━━ Passage given

Conditional Generative Models for Motion Prediction

In this blog post, we discuss good engineering practices and the lessons learned—sometimes the hard way—from building conditional generative models (in particular, flow matching) for motion prediction problems.

Introduction

Needless to say, diffusion-based generative models (equivalently, flow matching models) are amazing inventions. They have shown great capacity to produce high-quality images, videos, audios and more, whether being unconditional on the benchmark datasets and conditioned on certain content in the wild. In this blog, we discuss a relatively less explored application of generative models for motion prediction, which is a fundamental problem in many applications such as autonomous driving and robotics.

In a nutshell, motion prediction is the task of predicting the future trajectories of objects given their past trajectories, plus all sorts of available context information such as surrounding objects and high-fidelity maps.
The said pipeline implemented by neural networks is simply:

Past Trajectory + Context Information ---> Neural Network ---> Future Trajectory

To produce meaningful future trajectories, we condition the generative models on the past trajectory and the context information. Borrowed from our paper , the pipeline looks like this:

The pipeline of motion prediction using conditional (denoising) generative models .

The early datasets on human motion prediction mostly do not come with heavy context information, such as the well-known ETH-UCY and the SDD datasets (see more for summarization at ), which the above figure accurately depicts. However, modern industry-standard datasets such as the Waymo Open Motion Dataset and the Argoverse series datasets come with much richer context information, such as high-fidelity maps and other rich context information, which need more compute to process. No matter how complex the context information is, the generative model must be guided to produce spatially and temporally coherent trajectories consistent with the past.

Motion prediction, as the name suggests, is inherently a forecasting task. For each input in a dataset, only one realization of the future motion is recorded, even though multiple plausible outcomes often exist. This mismatch between the inherently multi-modal nature of future motion and the single ground-truth annotation poses a core challenge for evaluation.

In practice, standard metrics require models to output multiple trajectories, which are then compared against the observed ground truth. For example, ADE (Average Displacement Error) and FDE (Final Displacement Error) measure trajectory errors, and the minimum ADE/FDE across predictions is typically reported. This setup implicitly encourages models to produce diverse hypotheses, but only rewards the one closest to the recorded future. Datasets such as Waymo Open Motion and Argoverse extend evaluation with metrics targeting uncertainty calibration. For instance, Waymo’s mAP rewards models that assign higher confidence to trajectories closer to the ground truth.

━━━━
━━ Listing

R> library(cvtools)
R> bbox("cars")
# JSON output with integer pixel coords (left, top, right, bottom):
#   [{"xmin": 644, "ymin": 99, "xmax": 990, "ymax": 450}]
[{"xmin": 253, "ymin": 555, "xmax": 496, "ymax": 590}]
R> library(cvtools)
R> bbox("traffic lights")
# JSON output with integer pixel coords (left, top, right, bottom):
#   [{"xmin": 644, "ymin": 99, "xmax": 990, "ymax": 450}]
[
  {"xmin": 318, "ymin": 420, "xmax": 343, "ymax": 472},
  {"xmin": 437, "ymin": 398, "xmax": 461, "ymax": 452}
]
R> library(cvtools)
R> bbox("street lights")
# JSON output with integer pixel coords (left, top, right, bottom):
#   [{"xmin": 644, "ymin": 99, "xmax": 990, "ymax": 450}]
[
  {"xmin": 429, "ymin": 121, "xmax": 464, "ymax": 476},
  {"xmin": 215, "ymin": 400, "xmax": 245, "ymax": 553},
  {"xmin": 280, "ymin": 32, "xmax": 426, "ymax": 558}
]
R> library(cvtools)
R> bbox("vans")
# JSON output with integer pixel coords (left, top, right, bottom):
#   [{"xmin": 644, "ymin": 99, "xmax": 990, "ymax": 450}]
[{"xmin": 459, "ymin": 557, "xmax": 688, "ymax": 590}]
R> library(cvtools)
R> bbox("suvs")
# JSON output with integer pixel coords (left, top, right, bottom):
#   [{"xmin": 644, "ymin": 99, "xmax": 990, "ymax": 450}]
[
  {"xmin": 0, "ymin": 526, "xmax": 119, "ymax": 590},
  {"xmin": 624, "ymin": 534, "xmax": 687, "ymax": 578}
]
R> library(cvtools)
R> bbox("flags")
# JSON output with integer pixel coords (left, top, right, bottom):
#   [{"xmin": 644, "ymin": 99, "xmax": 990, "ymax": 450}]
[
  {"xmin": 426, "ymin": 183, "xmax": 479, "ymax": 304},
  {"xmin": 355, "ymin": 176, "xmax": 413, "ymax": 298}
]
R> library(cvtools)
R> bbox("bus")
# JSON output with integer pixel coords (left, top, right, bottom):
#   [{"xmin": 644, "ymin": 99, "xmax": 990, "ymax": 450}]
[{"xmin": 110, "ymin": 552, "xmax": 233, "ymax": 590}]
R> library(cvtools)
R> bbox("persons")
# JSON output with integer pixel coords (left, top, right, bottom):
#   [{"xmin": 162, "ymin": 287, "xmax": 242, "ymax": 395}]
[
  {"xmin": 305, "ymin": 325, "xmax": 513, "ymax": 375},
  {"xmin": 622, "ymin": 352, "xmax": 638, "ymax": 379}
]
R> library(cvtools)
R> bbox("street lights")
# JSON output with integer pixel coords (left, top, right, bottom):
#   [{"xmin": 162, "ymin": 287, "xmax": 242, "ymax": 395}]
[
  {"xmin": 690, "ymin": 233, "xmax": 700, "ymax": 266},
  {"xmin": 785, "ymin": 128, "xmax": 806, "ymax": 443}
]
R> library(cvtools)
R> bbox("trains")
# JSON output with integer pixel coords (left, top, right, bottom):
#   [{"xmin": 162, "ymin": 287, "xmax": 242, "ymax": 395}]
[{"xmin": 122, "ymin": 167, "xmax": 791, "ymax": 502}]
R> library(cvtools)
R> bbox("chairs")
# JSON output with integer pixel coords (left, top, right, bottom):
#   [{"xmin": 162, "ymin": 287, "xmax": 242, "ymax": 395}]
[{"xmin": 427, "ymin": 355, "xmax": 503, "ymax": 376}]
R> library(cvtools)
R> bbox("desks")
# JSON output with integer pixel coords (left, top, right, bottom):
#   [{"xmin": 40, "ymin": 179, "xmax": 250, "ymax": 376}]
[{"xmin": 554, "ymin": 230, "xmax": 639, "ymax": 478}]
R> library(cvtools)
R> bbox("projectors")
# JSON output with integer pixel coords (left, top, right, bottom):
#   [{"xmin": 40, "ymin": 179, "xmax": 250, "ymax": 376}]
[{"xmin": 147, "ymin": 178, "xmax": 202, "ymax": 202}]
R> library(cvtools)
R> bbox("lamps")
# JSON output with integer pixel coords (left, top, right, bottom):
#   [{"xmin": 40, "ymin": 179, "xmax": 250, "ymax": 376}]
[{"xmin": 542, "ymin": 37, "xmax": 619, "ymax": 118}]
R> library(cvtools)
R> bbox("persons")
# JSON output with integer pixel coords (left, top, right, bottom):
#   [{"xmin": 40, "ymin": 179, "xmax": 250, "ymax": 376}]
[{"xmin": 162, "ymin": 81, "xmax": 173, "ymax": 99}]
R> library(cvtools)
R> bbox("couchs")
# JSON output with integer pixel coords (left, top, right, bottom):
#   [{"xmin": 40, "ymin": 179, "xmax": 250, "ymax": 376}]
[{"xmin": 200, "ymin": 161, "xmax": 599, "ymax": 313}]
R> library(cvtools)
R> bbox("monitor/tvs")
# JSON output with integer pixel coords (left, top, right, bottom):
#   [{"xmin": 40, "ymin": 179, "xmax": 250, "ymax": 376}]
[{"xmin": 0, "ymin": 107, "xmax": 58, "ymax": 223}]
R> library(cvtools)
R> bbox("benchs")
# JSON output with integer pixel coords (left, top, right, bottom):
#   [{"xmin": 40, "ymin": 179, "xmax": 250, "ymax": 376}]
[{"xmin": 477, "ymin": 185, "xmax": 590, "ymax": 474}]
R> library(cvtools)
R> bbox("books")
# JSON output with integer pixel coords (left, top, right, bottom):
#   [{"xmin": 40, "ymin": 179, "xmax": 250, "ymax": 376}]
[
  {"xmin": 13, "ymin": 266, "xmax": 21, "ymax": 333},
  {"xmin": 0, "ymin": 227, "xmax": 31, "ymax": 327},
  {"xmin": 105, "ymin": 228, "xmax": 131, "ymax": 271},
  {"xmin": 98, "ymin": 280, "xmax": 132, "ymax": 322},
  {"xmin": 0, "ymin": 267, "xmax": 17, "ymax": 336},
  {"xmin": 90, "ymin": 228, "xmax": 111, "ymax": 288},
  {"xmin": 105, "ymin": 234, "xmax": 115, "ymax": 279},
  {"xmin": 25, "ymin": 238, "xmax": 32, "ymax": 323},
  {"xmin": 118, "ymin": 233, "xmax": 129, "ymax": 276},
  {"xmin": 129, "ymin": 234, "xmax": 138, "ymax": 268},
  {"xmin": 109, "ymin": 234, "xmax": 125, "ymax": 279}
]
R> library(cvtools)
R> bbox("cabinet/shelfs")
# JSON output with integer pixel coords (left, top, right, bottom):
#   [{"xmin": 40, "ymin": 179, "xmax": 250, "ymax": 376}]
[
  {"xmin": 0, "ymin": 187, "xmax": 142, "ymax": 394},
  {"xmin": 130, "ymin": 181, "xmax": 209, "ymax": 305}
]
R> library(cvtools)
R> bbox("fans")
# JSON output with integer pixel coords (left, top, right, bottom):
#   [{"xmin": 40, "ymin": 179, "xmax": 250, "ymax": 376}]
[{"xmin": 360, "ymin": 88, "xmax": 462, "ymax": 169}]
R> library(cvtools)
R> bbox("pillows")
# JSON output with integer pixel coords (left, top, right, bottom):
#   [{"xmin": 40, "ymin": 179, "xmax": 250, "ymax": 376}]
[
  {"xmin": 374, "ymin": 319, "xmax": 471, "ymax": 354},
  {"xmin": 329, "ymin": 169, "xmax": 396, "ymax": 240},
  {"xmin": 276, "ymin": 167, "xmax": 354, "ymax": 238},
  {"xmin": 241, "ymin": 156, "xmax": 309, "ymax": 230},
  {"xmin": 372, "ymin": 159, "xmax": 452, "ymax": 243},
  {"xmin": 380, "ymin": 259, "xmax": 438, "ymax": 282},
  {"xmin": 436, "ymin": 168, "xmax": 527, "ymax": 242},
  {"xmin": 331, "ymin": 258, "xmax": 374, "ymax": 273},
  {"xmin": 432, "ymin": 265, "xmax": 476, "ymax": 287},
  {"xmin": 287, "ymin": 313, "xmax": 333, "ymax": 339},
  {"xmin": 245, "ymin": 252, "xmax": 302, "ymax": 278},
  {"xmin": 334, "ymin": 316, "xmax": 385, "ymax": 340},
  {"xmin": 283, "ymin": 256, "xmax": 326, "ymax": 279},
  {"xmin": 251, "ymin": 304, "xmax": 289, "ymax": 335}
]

━━━━

» To-do list
1/ Based on the motion prediction post, decide whether each statement agrees with it. (a) The early human motion datasets such as ETH-UCY and SDD come with heavy context information. (b) Each input in a dataset has only one recorded realization of the future motion. (c) Waymo's mAP rewards models that give higher confidence to trajectories closer to the ground truth.
2/ Carry on writing the post on generative models for motion prediction, starting from its final sentence.

» Responses in order
1/
(a) No: "The early datasets on human motion prediction mostly do not come with heavy context information"
(b) Yes: "only one realization of the future motion is recorded"
(c) Yes: "Waymo’s mAP rewards models that assign higher confidence to trajectories closer to the ground truth"

2/
Multi-modal trajectory forecasting made by TrajFlow on the Waymo Open Motion Dataset . Multiple predictions are visualized using different colors, while the single ground truth is shown in red.

The strong dependency of current evaluation metrics on a single ground truth, assessed instance by instance, poses a particular challenge for generative models. Although the task inherently requires generating diverse trajectories, models are only rewarded when one of their outputs happens to align closely with the recorded ground truth.

As a result, the powerful ability of generative models to produce diverse samples from noise does not necessarily translate into better performance under current metrics. For example, MotionDiffuser , a diffusion-based model that generates one trajectory at a time, requires a complex post-processing pipeline—ranging from likelihood-based filtering to hand-crafted attractor/repeller cost functions and non-maximum suppression (NMS) for outlier removal—in order to achieve reasonably good results.

Engineering Practices and Lessons

Now let’s dive into the technical side of the problem. In the forward process of flow matching, we adopt a simple linear interpolation between the clean trajectories $Y^1 \sim q$, where $q$ is the data distribution, and pure Gaussian noise $Y^0 \sim \mathcal{N}(\mathbf{0}, \mathbf{I})$:

\[Y^t = (1-t)Y^0 + tY^1 \qquad t \in [0, 1].\]

The reverse process, which allows us to generate new samples, is governed by the ordinary differential equations (ODEs):

\[\mathrm{d} Y^t = v_\theta(Y^t, t, C)\mathrm{d}t,\]

where $v_\theta$ is the parametrized vector field approximating the straight flow $U^t = Y^1 - Y^0$. Here, $C$ denotes the aggregated contextual information of agents in a scene, including the past trajectory and any other available context information.

Data-Space Predictive Learning Objectives

From an engineering standpoint, a somewhat bitter lesson we encountered is that existing predictive learning objectives remain remarkably strong. Despite the appeal of noise-prediction formulations (e.g., $\epsilon$-prediction introduced in DDPM and later adopted in flow matching ), straightforward predictive objectives in the data space—such as direct $\hat{x}_0$ reconstruction in DDPM notation Note that we follow the flow matching notations in to use $t=1$ as the data distribution and $t=0$ as the noise distribution, which is opposite to the original DDPM notations in .—consistently yields more stable convergence.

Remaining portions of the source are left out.